Guest posting is most typically a benefit for the author of the post. The author (you) gets exposure to a wider market, backlinks to their website and the prestige of publication.
However, some blogs want their guest post authors to have a certain reputation in the community already.
Sure, those organizations call their guest posters “Contributors,” but the idea is the same. You can email any of those places with an idea for an article and, in theory, get published.
That doesn’t happen very often though. Those high-end publications want their authors to either be incredibly brilliant, incredible experts, or have their own following (and even then it’s very, very hard to get published there).
Blogs can function in a similar way. Maybe you sent pitches out to places that want someone with more pull.
If you’re just starting out this might be the case. “Just starting out” is vague, so let me get specific:
- If you only publish posts on your own website (no other guest posts).
- If you have a small amount of website traffic, social media followers, and engagement (blogs will often check the metrics on your site).

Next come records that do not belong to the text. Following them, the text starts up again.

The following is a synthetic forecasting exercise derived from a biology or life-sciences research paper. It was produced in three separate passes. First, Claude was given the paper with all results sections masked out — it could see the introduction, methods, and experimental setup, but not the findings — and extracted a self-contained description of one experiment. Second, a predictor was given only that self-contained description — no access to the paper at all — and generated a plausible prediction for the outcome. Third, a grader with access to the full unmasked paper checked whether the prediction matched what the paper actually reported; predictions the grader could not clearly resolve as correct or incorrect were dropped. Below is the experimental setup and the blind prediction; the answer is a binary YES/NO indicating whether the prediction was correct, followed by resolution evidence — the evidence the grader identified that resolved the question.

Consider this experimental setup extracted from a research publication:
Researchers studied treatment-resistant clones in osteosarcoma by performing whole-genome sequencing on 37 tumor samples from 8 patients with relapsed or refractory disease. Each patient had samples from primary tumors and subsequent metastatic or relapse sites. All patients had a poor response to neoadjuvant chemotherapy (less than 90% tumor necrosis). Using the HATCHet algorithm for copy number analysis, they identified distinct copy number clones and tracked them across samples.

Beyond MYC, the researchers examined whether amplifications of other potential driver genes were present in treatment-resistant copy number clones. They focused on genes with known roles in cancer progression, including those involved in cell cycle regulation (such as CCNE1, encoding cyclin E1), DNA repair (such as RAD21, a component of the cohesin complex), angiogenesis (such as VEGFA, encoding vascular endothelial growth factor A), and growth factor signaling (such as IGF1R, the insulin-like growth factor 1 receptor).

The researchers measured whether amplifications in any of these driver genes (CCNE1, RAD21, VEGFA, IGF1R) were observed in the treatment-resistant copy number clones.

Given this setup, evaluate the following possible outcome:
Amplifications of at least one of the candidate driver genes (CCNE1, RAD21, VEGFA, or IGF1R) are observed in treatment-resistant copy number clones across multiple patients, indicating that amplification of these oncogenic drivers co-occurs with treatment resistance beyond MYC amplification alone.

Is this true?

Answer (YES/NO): YES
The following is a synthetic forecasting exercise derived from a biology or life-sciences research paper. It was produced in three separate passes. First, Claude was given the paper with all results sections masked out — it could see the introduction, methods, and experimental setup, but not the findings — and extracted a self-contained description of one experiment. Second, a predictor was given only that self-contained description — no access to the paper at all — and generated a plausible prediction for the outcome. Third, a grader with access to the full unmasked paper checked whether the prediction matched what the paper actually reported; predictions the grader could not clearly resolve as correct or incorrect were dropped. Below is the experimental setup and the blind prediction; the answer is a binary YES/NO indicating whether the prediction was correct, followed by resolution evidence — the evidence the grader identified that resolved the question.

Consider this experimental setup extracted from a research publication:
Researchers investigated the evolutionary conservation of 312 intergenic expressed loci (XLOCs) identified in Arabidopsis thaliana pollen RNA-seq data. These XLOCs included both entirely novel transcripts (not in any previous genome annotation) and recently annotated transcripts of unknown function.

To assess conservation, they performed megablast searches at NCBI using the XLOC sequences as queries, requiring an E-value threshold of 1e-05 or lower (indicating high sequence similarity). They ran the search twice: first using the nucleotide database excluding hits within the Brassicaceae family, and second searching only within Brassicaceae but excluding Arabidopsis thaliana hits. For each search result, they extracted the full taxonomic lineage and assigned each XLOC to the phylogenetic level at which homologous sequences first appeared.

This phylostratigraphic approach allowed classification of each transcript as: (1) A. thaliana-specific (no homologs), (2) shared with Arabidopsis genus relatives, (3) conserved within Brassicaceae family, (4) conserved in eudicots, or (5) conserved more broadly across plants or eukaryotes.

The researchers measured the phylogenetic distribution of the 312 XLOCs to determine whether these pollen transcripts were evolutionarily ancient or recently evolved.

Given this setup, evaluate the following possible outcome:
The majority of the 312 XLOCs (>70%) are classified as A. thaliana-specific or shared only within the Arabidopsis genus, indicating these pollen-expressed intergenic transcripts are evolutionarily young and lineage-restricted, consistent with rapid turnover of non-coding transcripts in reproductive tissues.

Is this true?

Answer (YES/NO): NO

- If you’re an expert who isn’t great at writing, or hasn’t written much.
Any of these can lead to a blog not wanting to publish you. Ignoring you entirely is unfortunate, but they probably receive too many guest post pitches in a week to get back to everybody.
My suggestion is to aim lower. Assemble a tiered list of publishers you are on par with, those just ahead of you, those far ahead of you, and your dream publishers. Start working with those on the bottom and rise through the ranks.

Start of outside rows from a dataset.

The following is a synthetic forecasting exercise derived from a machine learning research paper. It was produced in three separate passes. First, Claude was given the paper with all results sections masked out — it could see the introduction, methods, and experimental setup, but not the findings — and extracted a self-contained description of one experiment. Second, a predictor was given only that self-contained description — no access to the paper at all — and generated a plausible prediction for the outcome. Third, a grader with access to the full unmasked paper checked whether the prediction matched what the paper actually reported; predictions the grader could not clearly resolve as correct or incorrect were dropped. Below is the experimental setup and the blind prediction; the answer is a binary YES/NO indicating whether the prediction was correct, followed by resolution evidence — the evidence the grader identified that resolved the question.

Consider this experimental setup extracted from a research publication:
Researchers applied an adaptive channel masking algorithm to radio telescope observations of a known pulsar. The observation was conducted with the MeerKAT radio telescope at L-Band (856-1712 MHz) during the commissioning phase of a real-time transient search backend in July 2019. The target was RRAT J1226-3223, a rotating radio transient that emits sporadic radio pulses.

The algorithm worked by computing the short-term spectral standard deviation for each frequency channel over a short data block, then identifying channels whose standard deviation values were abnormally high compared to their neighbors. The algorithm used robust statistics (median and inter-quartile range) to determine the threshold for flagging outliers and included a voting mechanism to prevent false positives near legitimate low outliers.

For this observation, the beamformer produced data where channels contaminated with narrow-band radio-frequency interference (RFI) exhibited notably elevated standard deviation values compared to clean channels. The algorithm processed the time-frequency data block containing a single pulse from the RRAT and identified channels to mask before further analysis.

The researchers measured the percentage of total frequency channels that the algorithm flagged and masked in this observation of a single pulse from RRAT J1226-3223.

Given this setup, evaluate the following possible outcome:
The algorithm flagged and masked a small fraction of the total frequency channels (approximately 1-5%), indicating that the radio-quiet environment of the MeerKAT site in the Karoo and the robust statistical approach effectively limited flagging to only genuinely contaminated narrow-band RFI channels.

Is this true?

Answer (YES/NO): NO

4. Return to a Big Publisher After You’ve Gotten More Out There
This last numbered step is really an addition to the last one, but can serve as an effective tool if you’re getting ignored.

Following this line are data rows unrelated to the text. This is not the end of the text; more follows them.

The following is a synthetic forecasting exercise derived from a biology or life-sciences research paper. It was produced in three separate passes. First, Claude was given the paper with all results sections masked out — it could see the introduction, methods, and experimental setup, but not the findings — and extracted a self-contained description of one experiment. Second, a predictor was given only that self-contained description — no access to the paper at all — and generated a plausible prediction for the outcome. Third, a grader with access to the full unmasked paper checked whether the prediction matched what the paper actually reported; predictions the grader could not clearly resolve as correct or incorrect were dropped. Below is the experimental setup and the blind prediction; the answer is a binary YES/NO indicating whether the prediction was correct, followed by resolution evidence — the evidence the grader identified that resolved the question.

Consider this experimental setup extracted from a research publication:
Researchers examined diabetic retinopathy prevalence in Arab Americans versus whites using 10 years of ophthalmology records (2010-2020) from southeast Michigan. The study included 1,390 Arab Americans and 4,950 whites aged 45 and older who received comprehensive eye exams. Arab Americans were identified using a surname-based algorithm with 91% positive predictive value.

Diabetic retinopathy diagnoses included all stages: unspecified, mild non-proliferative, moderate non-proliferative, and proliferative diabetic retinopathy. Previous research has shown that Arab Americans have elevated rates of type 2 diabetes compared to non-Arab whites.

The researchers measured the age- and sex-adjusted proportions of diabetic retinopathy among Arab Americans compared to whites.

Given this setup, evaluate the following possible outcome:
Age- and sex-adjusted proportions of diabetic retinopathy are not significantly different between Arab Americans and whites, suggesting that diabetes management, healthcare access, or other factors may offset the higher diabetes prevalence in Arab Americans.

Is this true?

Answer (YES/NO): NO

Assuming you take my advice and start pitching to blogs that are lower on the totem pole, you’ll begin to get some recognition. It takes time to build your blog, guest post arsenal, and organic following, but if you keep at it you’ll get there.
After doing this you might be in a place to return to some old haunting grounds.
Assuming you wrote a very nice guest pitch the first time around, consider sending another pitch to a larger organization that ignored you and mention how you’ve grown since that last pitch.
This is a great way to follow up over months or years, and can lead to a working relationship with an editor.
5. Keep a Spreadsheet
The above are five great ways to deal with guest pitch ignores. There is one more method you should be doing from the start. If you’re not doing it yet, start now.
Keep a spreadsheet!
You should be submitting guest post pitches as regularly as possible (if your writing time allows), and you’ll want an organized way to keep track of all those submissions. Enter dates for first email, any follow up emails, the topics you sent and who the editor was you sent it to.
This will help to organize you in a general way, but will come in major handy when you start emailing people for a second or third time.
Put a column for notes and enter tidbits of information you found in your research to help yourself later on.
The combination of all these efforts will result in a lot more responses, and lot more published articles with your name attached.